Extracted data:
· · ·

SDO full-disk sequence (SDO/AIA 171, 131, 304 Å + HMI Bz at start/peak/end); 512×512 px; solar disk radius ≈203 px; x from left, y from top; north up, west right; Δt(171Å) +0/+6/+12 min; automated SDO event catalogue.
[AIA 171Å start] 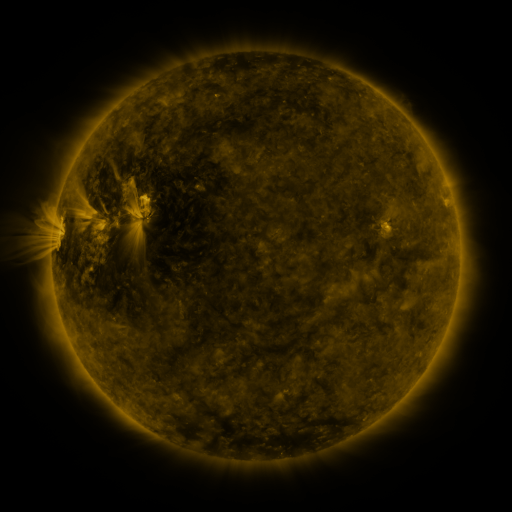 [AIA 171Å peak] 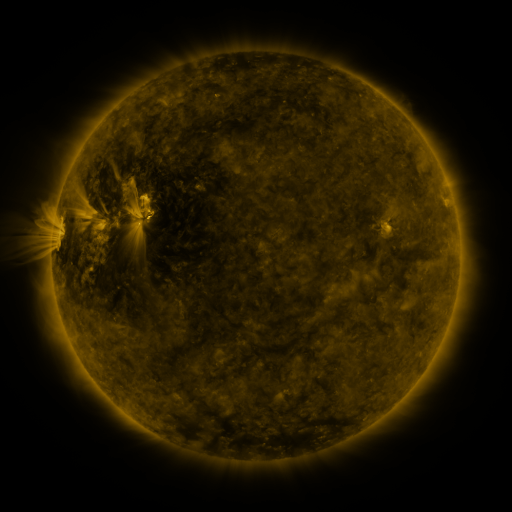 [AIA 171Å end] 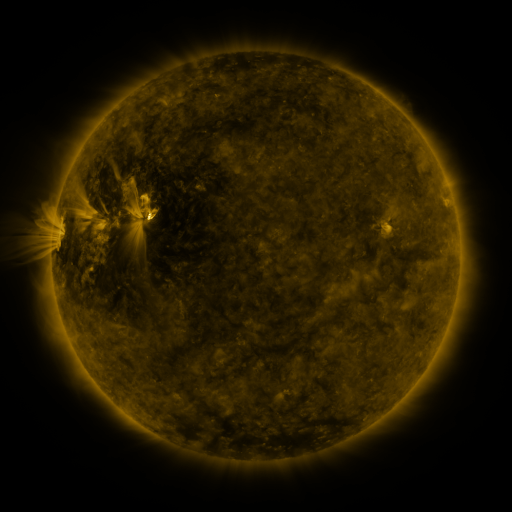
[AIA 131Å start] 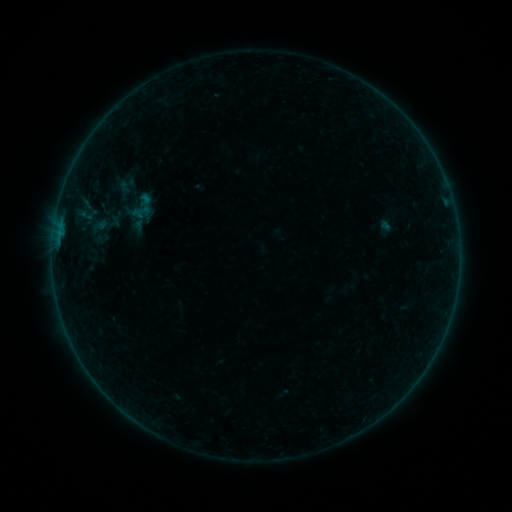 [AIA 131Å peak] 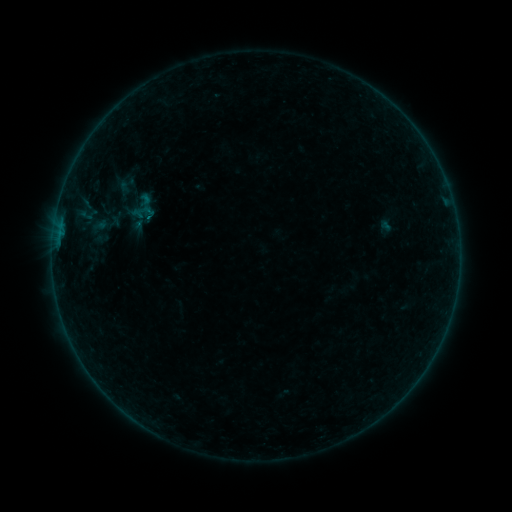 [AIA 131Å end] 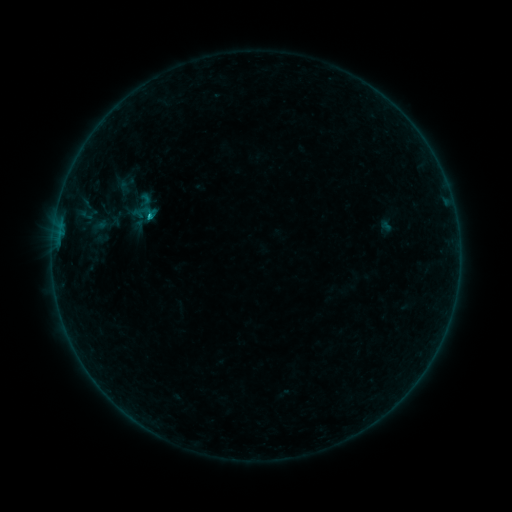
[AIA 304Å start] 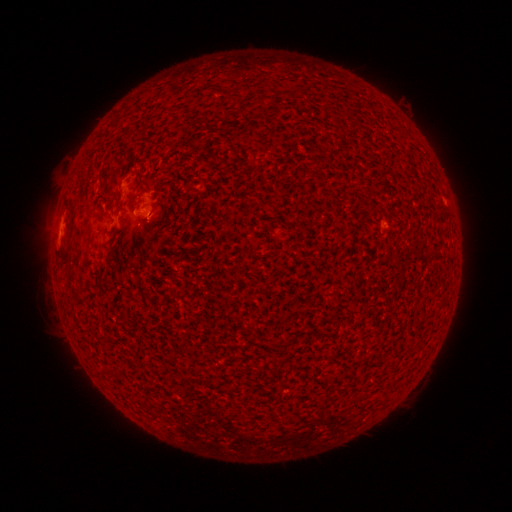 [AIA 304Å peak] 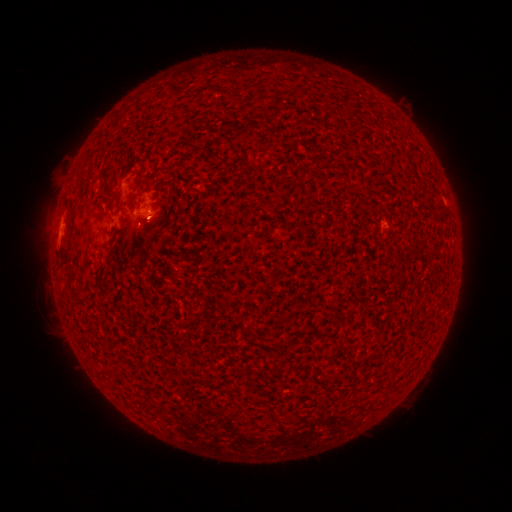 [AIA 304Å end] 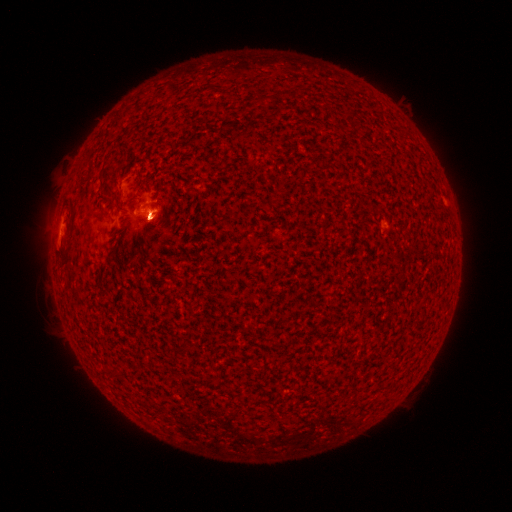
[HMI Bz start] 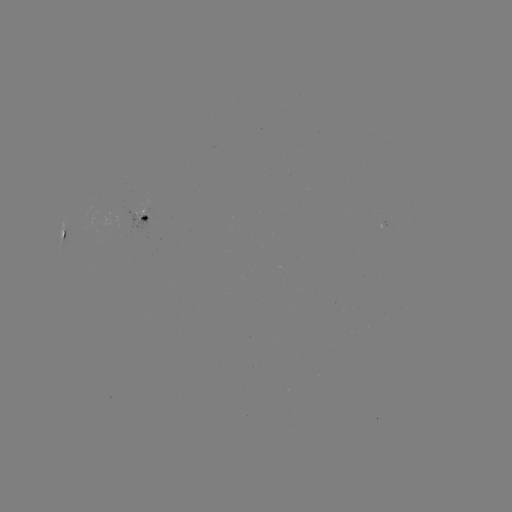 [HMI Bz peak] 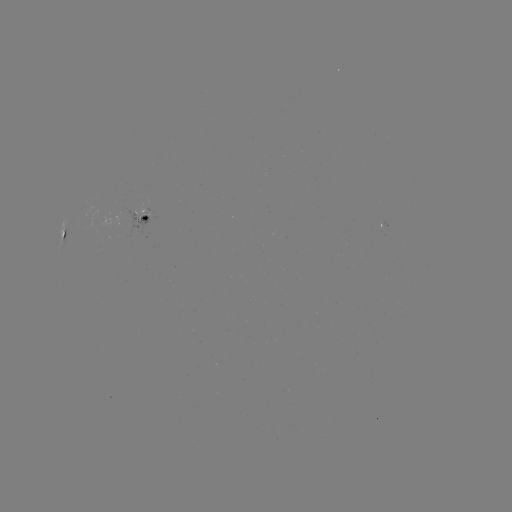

· · ·

Do this: Pick out every line of the items above that contains the string "disk" and copy each such line in full. Case counts.

Answer for this exercise:
SDO full-disk sequence (SDO/AIA 171, 131, 304 Å + HMI Bz at start/peak/end); 512×512 px; solar disk radius ≈203 px; x from left, y from top; north up, west right; Δt(171Å) +0/+6/+12 min; automated SDO event catalogue.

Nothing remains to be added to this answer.